4) Why are no models saved anymore?: If I understood correctly, you are concerned that no models are saved but you see that the loss is still decreasing. Similar as in 3), please also check out the 'validation loss'. AIDeveloper only looks at validation loss and validation accuracy and saves a model every time a new reccord is reached.

5) Start fresh?: No. I guess this was more than enough training with the chosen parameters. Check out the curves for validation loss and validation acc and choose a model. Please note that in your case where epochs-numbers are on the order of 10k, it can be random luck that a particular model reeached a new record. It can be better to use a model from an earlier epoch.

6) What next? Train again and play around with image augmentation parameters to modify your training data in a way that makes your model more robust (-> better validation accuracy)

jonathancolledge commented 6 months ago

Thank you very much

  1. Yes my best performing model in terms of validation accuracy came around 7000 epochs before the power cut.

I only know because I saved the txt output before hand.

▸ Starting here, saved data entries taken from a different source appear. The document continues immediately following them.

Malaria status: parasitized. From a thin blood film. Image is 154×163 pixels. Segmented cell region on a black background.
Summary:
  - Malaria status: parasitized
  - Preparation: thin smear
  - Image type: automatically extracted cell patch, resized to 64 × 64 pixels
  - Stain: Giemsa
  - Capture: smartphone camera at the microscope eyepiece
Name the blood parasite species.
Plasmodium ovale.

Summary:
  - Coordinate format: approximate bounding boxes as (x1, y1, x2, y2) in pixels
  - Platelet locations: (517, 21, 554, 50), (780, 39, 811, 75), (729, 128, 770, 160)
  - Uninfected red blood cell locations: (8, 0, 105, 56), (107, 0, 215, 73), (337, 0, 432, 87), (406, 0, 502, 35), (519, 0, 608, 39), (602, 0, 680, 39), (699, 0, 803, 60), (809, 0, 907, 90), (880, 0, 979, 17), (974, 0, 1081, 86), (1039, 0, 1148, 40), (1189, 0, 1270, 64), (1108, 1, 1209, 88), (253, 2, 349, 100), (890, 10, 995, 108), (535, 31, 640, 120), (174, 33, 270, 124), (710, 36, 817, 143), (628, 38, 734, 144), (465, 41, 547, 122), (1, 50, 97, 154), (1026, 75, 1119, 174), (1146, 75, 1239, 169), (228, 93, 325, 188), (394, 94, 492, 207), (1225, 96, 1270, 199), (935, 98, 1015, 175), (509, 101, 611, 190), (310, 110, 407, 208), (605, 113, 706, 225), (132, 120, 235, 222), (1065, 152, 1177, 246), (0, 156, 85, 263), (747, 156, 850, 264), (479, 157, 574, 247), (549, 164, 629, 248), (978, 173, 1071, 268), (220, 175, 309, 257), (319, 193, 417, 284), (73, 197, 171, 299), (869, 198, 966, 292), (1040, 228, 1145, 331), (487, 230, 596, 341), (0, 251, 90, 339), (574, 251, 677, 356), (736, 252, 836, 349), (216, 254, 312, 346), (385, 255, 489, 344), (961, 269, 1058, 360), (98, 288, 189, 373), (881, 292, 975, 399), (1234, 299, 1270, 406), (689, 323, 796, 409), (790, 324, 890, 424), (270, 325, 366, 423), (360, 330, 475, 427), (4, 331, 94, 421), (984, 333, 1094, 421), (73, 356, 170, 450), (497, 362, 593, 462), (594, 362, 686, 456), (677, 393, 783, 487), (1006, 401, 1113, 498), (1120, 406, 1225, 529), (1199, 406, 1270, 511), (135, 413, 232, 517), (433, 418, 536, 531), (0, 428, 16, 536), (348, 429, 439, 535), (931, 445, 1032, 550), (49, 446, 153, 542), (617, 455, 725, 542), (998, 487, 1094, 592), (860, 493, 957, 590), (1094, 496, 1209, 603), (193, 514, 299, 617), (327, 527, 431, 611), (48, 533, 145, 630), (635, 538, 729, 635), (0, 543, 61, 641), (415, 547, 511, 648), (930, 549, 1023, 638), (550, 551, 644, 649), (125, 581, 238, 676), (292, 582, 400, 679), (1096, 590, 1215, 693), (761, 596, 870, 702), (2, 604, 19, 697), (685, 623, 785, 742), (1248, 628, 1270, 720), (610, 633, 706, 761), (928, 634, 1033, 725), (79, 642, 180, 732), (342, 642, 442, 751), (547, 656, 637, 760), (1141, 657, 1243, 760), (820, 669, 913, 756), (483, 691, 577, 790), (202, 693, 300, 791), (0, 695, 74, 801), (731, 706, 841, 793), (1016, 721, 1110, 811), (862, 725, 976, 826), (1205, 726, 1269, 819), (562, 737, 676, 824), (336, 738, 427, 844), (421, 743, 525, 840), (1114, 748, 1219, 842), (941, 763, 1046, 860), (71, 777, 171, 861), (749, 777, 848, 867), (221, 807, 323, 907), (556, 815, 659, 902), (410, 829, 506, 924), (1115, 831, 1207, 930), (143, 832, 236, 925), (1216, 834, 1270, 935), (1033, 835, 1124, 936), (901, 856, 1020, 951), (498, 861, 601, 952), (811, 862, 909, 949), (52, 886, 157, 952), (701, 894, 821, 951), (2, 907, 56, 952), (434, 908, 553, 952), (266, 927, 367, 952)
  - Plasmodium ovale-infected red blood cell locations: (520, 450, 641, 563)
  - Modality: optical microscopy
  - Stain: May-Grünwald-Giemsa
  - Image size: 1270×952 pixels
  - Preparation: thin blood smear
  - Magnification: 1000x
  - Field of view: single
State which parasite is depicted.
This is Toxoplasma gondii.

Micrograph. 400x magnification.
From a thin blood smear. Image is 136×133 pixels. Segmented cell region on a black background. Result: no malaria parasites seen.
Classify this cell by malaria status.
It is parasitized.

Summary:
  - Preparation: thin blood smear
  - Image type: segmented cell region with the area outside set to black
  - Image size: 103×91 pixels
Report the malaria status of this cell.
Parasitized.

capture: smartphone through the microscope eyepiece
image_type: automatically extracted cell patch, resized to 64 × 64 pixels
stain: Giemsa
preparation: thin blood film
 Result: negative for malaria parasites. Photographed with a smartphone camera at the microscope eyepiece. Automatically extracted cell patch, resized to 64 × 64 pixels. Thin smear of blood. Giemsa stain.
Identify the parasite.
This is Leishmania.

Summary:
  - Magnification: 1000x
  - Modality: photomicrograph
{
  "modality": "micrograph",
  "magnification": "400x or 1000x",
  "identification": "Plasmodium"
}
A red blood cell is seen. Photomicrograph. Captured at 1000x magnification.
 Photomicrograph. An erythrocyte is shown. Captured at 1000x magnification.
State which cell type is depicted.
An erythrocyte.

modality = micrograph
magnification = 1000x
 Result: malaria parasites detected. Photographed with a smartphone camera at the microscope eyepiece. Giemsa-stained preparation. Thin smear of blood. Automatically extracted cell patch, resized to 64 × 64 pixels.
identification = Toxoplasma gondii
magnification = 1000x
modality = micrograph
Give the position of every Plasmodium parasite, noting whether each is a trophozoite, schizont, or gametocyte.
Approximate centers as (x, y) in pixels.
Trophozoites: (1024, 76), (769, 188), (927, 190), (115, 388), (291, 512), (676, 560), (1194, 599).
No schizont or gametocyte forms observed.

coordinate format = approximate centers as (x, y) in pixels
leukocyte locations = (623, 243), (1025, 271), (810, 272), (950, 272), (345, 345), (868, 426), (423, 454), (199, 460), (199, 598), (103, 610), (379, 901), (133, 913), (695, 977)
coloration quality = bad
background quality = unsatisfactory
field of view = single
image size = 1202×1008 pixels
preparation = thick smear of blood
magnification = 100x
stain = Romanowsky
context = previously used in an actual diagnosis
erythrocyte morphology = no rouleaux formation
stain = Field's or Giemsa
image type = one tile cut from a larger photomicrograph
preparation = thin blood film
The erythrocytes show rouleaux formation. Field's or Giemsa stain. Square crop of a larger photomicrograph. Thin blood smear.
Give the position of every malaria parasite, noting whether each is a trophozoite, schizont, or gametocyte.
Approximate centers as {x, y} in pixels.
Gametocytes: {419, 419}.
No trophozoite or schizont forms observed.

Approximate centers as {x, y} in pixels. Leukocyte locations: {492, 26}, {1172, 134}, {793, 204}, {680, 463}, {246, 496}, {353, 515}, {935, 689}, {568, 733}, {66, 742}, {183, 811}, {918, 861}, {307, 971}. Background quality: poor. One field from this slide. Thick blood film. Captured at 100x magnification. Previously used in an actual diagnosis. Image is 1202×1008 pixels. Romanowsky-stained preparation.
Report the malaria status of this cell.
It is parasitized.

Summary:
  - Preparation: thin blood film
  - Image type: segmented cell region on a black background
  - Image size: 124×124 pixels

I don't have the excel file meta file now that it is corrupted.

If I want to use this model for transfer learning, given that I get the above error when I "load and continue", can I just ignore that error and use it with my new data?

maikherbig commented 6 months ago

I understand that due to the missing meta.xlsx you get an error when doing 'load and continue'. You can just remove the file and use 'load and continue' without a meta file. If you leave the corrputed meta file, AIDeveloper will probably crash

jonathancolledge commented 6 months ago

That's great news, I'll delete the corrupted file. Thank you so much for all the help.